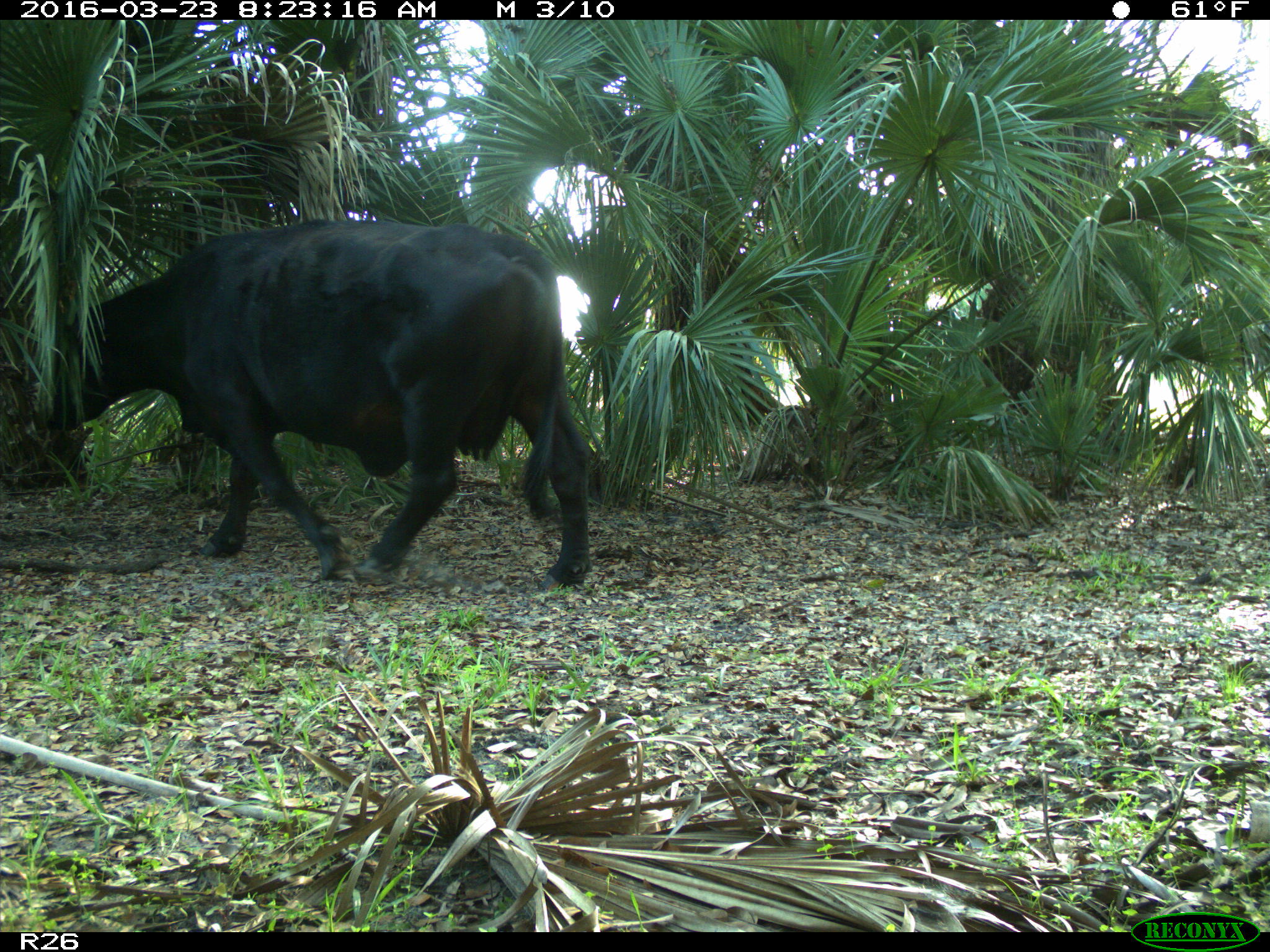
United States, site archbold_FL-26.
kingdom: Animalia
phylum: Chordata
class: Mammalia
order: Artiodactyla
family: Bovidae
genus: Bos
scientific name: Bos taurus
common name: domestic cow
Bos taurus (domestic cow).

**YOUR ASSIGNMENT**: Could you reproduce every entry exactly, leaving out the pictures?

**RESULT OF THE TASK**:
United States, site archbold_FL-26.
kingdom: Animalia
phylum: Chordata
class: Mammalia
order: Artiodactyla
family: Bovidae
genus: Bos
scientific name: Bos taurus
common name: domestic cow
Bos taurus (domestic cow).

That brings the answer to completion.